Pengamat: Pelaku Hoaks Quick Count Harus Dihukum Setara Koruptor
MerahPutih.com - Pengamat Komunikasi Politik Lulusan Master of Arts dari University of Leicester UK, Silvanus Alvin mengajak elit politik untuk bersikap layaknya seorang negarawan yang mengutamakan negara di atas nafsu pribadi untuk berkuasa.
"Jangan gelap mata sampai menghalalkan segala cara untuk memenuhi keinginan pribadi," kata Silvanus dalam keterangan tertulisnya, Minggu (21/4).
Pernyataan itu dikeluarkannya mengingat situasi pelik perbedaan pendapat tentang perhitungan cepat atau quick count. Ia menilai harusnya aparat penegak hukum turun tangan untuk melakukan investigasi dalam kasus ini.
Jika hal ini terus dibiarkan, kata Silvanus, maka perpecahan di seluruh kalangan Indonesia akan terjadi. Perpecahan tak hanya berdampak pada masyarakat saja, melainkan bangsa Indonesia juga bisa jadi korban.
"Di era post truth, individu hanya ingin memercayai apa yang mereka kehendaki saja. Kondisi demikian tidak bisa dibiarkan, kebenaran yang hakiki haruslah yang dijunjung tinggi," katanya.

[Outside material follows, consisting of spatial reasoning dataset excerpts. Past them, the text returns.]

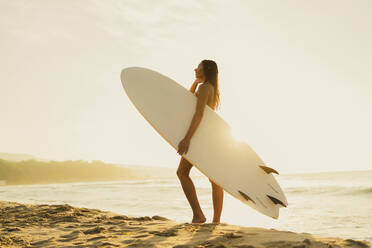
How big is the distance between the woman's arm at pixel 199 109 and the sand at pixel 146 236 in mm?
838

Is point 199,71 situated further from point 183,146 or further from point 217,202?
point 217,202

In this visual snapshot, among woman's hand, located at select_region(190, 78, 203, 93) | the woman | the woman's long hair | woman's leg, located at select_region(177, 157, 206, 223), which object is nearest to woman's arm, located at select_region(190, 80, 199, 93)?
woman's hand, located at select_region(190, 78, 203, 93)

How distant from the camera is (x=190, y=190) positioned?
9.61 ft

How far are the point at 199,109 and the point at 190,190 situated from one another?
0.76 meters

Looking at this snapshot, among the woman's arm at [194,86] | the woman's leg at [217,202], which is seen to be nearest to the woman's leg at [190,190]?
the woman's leg at [217,202]

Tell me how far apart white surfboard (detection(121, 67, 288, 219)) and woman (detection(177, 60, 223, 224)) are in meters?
0.11

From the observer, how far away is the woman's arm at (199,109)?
9.50ft

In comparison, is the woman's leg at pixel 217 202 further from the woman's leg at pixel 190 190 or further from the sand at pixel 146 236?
the sand at pixel 146 236

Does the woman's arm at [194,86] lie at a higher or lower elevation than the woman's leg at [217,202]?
higher

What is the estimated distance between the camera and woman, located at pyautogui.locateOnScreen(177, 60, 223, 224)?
2.90 metres

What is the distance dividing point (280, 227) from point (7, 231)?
3.56 metres

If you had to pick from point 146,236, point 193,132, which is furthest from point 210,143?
point 146,236

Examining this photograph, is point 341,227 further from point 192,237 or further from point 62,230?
point 62,230

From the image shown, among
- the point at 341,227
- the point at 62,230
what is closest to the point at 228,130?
the point at 62,230
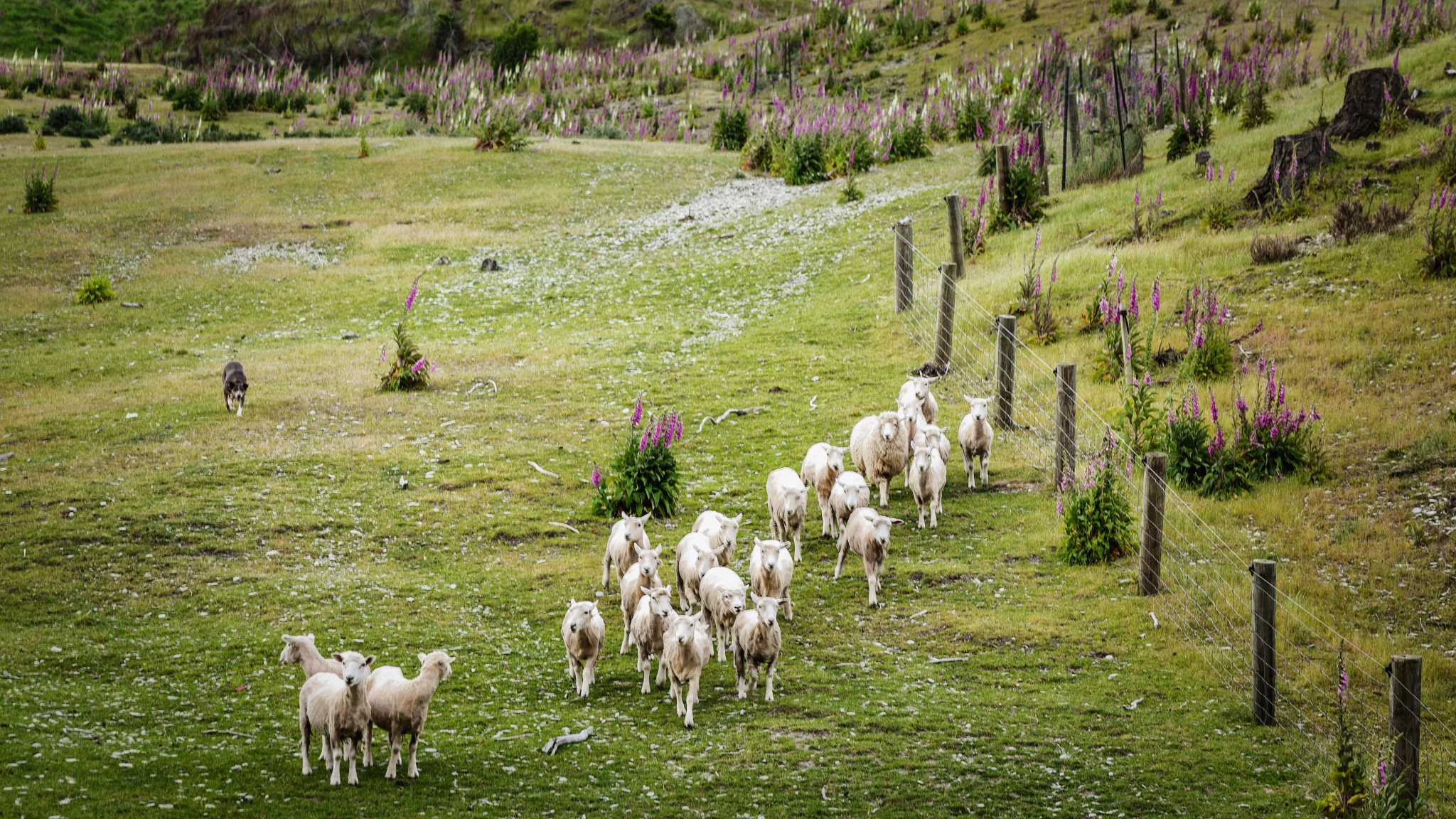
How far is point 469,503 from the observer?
16297 millimetres

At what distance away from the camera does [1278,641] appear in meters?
11.3

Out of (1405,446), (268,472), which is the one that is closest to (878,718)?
(1405,446)

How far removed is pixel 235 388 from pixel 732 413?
896 centimetres

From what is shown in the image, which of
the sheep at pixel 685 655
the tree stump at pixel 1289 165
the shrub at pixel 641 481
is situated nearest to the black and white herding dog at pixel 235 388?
the shrub at pixel 641 481

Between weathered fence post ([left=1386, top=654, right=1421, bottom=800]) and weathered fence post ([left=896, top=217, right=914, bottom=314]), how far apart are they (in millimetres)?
16867

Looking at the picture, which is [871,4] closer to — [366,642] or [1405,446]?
[1405,446]

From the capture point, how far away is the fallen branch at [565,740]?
9.45m

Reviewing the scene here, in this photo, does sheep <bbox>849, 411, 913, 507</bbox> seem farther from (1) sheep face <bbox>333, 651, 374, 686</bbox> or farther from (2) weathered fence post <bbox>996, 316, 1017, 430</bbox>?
(1) sheep face <bbox>333, 651, 374, 686</bbox>

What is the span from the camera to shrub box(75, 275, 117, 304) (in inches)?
1130

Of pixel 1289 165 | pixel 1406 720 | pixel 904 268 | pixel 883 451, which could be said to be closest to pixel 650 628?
pixel 883 451

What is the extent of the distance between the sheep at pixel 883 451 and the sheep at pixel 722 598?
15.1ft

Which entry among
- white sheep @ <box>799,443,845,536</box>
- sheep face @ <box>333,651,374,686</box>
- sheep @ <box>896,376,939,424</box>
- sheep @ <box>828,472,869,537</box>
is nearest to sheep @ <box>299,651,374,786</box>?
sheep face @ <box>333,651,374,686</box>

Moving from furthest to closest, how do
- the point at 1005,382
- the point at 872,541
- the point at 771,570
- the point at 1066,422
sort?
the point at 1005,382, the point at 1066,422, the point at 872,541, the point at 771,570

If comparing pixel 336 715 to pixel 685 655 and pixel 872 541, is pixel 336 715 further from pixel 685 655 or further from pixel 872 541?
pixel 872 541
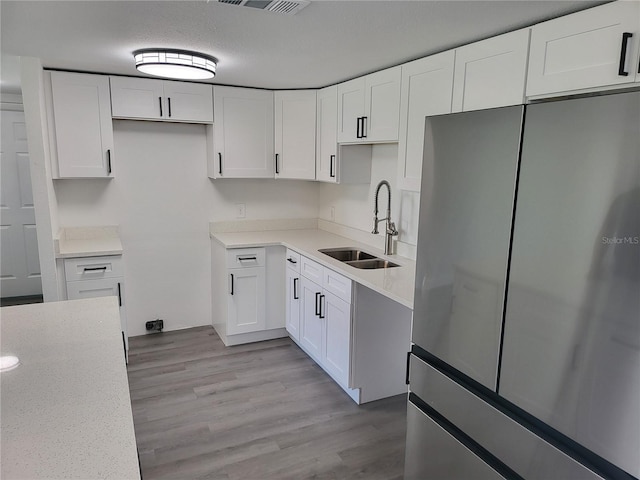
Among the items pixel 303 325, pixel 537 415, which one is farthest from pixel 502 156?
pixel 303 325

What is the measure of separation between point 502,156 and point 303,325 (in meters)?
2.38

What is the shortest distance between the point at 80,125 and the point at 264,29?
185 cm

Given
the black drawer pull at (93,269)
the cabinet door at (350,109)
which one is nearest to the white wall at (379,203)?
the cabinet door at (350,109)

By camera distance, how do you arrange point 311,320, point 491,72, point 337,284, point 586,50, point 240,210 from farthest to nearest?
1. point 240,210
2. point 311,320
3. point 337,284
4. point 491,72
5. point 586,50

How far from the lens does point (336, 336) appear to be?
9.69ft

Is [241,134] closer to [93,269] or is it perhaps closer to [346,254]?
[346,254]

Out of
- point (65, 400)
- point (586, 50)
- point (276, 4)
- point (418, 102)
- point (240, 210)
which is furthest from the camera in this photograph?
point (240, 210)

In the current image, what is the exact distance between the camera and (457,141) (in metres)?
1.57

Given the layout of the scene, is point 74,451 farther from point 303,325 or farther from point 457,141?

Mereka yang dengan sengaja menyebarkan informasi palsu serta menyesatkan atau hoaks terkait hasil quick count Pilpres harus dihukum tegas. Silvanus menilai hukumannya harus setara dengan para koruptor.
"Kalau pelaku hoaks, akan sangat sulit direhabilitasi masyarakat yang sudah menerima terpaan hoaks. Dampak dari hoaks sangat berbahaya dalam mengancam persatuan Indonesia," jelasnya.
Tak sampai di situ saja, Silvanus juga mengatakan bahwa lembaga survei di bawah naungan Persepi yang dituduh menggiring opini publik telah membuka ‘dapur’ mereka. Kini saatnya pihak penuduh yang membuka data dan metodologi.
"Pembuktian harus transparan. Kalau perlu media menanyangkan secara live. Biar publik tahu mana yang benar dan salah. Jangan biarkan polemik saling klaim hasil quick count tenggelam begitu saja seperti 2014," pungkasnya. (Asp)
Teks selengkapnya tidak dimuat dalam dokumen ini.